PIC programming for a newbie

Thread Starter

mrtom

Joined Oct 25, 2008
3
I have decided that I'd like to become familiar with programming PICs, from a hobbyist perspective. I am an EE, but have not done any programming in the past 15 years. I do NOT have a desire to pursue projects of extreme complexity, nor do I plan to become anything more than an occasional hobbyist (a project or two a year). That said, what language would you programming veterans recommend I use for my purposes? Ideally I would like to use a language/tool that I can find all of the necessary (and complete) commands in a few pages worth of documentation, with hopefully no more than a dozen or so more pages worth of command-explanations (I took a quick look at my old C programming book which is 280 pages long, and I dare say it would take me days to use it to program a simple logic circuit into a PIC Ü).

Also, are there any particular PIC-kits that you'd recommend?
BTW, my first project will need to load random numbers into memory (say 2000 addresses needed), and then be able to pull those numbers out of memory and display them to a user. I give you this brief info only in case it's the case that some PICs don't have 2000+ memory spaces available - I really have no knowledge in this area.
Thanks for your help!
 

hgmjr

Joined Jan 28, 2005
9,027
Here is a link to the digikey website info on the ATSTK500-ND evaluation kit for the majority of the AVR microcontrollers.

With the ATSTK500 eval kit and a 10V power supply will get you started. The Assembly Language Compiler AVRSTUDIO4 and the C language compiler WINAVR are both totally free for you to download.

hgmjr
 

Nomad

Joined Oct 21, 2007
43
While that page doing the comparisons seems to be honestly fair, it misses a lot of points.

it mentions the basic stamp, but not the stamp II, or picaxe.

it missed all the awesome support for picbasic, including forums, projects, etc and you dont have to log in to view it like at avrfreaks.

the pickit2 also has tools like like data analyzer and signal injector.

using picbasic is to me about as easy as gwbasic. (and the picbasic compiler (not pro) is free. )
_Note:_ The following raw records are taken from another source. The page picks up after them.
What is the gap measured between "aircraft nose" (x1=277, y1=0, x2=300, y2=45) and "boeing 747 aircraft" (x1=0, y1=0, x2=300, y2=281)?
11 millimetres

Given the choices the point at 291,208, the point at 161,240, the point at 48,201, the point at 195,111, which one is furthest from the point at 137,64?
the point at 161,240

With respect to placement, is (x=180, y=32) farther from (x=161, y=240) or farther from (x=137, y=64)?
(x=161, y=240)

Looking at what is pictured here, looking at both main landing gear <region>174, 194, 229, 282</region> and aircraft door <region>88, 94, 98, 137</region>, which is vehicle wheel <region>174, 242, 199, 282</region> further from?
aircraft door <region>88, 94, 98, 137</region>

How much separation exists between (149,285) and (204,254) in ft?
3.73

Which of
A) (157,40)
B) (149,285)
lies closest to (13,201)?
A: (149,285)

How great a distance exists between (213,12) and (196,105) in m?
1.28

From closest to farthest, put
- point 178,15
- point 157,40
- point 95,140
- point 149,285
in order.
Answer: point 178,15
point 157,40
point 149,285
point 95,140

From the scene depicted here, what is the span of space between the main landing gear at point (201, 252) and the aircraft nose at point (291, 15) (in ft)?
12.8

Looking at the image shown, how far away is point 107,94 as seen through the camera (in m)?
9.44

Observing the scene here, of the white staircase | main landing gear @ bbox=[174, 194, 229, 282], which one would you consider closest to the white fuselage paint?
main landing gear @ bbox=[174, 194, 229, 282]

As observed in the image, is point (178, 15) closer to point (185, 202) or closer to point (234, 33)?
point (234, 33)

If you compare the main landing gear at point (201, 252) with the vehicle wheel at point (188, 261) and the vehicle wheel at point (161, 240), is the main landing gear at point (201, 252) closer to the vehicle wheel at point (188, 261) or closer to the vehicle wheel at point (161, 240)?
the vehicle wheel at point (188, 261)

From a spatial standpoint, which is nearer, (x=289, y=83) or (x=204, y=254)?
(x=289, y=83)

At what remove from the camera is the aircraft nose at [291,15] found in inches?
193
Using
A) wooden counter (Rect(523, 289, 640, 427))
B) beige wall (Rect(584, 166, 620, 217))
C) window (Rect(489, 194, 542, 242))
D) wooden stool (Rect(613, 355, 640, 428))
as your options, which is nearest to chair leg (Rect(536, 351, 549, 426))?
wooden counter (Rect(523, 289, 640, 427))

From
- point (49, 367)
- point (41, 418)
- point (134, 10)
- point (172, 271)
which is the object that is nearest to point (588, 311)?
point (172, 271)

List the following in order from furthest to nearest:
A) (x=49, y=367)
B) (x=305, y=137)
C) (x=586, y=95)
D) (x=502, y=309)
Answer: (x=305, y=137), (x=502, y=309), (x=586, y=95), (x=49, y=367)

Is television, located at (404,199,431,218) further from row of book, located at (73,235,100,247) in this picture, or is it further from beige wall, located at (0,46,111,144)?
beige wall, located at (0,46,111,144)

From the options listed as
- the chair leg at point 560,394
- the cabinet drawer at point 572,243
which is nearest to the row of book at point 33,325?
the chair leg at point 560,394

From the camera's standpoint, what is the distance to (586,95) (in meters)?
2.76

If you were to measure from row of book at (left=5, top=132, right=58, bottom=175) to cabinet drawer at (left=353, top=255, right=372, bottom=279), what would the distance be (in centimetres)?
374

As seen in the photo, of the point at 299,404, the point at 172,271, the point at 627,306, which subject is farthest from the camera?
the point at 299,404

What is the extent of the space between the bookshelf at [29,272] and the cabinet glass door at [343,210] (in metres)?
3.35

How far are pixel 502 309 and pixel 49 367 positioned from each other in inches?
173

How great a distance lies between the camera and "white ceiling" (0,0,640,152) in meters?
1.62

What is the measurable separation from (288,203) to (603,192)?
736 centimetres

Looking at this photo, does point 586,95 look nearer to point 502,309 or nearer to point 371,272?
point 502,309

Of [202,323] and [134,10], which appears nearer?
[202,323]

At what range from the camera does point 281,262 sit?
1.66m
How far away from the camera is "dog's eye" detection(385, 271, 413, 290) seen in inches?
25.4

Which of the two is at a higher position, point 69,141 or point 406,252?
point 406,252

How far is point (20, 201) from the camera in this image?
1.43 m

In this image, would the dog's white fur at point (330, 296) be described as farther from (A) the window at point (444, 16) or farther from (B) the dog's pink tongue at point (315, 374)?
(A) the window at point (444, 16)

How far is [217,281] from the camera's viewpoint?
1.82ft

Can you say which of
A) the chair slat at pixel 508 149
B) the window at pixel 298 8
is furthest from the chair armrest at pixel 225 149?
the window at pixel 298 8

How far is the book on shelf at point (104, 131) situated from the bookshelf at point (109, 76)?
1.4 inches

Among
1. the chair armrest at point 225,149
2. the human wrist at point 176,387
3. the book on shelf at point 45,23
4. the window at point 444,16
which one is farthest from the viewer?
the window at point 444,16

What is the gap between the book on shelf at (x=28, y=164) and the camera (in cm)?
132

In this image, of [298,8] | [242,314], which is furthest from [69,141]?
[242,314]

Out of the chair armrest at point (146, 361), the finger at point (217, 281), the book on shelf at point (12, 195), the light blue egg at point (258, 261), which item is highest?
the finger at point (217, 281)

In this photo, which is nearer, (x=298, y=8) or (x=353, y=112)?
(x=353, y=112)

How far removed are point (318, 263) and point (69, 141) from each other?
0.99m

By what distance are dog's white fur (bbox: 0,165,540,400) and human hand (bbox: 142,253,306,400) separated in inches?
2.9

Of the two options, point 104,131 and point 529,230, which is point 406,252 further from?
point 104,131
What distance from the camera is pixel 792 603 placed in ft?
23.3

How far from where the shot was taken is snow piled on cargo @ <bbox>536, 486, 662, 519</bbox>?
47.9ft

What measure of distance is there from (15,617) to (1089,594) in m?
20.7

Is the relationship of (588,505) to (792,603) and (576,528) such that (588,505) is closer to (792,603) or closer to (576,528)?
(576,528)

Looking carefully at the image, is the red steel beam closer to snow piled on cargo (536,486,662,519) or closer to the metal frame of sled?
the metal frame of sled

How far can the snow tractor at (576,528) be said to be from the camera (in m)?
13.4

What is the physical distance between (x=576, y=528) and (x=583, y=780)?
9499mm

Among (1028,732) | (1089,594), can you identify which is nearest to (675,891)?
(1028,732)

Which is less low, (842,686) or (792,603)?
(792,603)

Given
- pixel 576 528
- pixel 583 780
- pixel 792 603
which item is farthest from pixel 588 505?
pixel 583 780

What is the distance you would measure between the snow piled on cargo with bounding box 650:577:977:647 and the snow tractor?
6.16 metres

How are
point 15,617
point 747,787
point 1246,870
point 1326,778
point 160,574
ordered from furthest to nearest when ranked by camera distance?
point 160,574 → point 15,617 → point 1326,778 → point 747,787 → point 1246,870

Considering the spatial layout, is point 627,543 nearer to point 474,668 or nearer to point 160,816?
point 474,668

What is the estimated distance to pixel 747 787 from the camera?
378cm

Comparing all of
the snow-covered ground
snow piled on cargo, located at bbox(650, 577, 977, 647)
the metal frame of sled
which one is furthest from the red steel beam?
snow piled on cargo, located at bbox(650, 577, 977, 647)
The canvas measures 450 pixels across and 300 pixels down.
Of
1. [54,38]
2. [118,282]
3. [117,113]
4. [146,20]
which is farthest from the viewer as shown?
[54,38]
Microchip has a free samples program.

there's free c-compilers for both

among other things.

Now I'm not knocking AVR's. truthfully, I've never used them. They look pretty awesome, and from some sources I respect have heard great things like program portability from one chip to another. but being on a tight budget, only using for hobby, free samples, and a basic I could learn quickly, I had to go with a pic. (Mostly for the super cheap programmer, free samples, and familiar basic programming) Haven't regretted the decision yet.


EDIT: Just noticed atmel samples listed on their page. never saw that before. might be time to try one out lol.
now if they only had a nice features/comparison page to select devices similar to the microchip pages....... ugh.
 
Last edited:

hgmjr

Joined Jan 28, 2005
9,027
Greetings nomad,

Is this what you were referring to when you asked about a comparison list of the features of all of the members of the AVR family?

hgmjr
 

n9352527

Joined Oct 14, 2005
1,198
If you are after concise command set, then IMHO PIC with assembler is more suitable for you. The number of assembly commands for the PIC16 series is only about 35 or so. PIC18 series have a few more additional commands. The MPLAB and MPASM are free from Microchip. However, it does require a lot more time to develop large program with assembler compared to, say, C.

There are PIC18F with around 3K of RAM, so that 2K requirement is not really a problem unless your codes also need lots of RAM.
 

Thread Starter

mrtom

Joined Oct 25, 2008
3
Thanks for your responses. I've taken a look at the PICkit2 starter kit, and it seems to me to be what I was looking for (although I'm not exactly sure of what ALL I will need - it sounds as if it is a complete kit though, almost..). It does say that I need the "the AC162061 ICD Header and AC164110 adapter to debug". I assume the header is just to mount the PIC on (odd they woudn't include that), but I'm not sure what the AC164110 is exactly...
The kit sounds as if it contains several different compilers (Assembler, PICBasic, and C), is this correct Bertus? If so, what are the advantages/disadvantages in choosing to use one over the other?

Unless any of you can give me a reason not to choose this kit, I think I'll order it tonight.
Thanks again.
 

n9352527

Joined Oct 14, 2005
1,198
The headers are just that, to mount the PIC. You could also wire it up manually to the target PIC. I've a PICkit2, but I didn't look at the application CD because I use MPLAB and had the version that I wanted from Microchip website.

I would think that there are C18 compiler, MPASM, maybe evaluation or lite version of other compilers in the CD. Not a big problem, you could download lots of other compilers.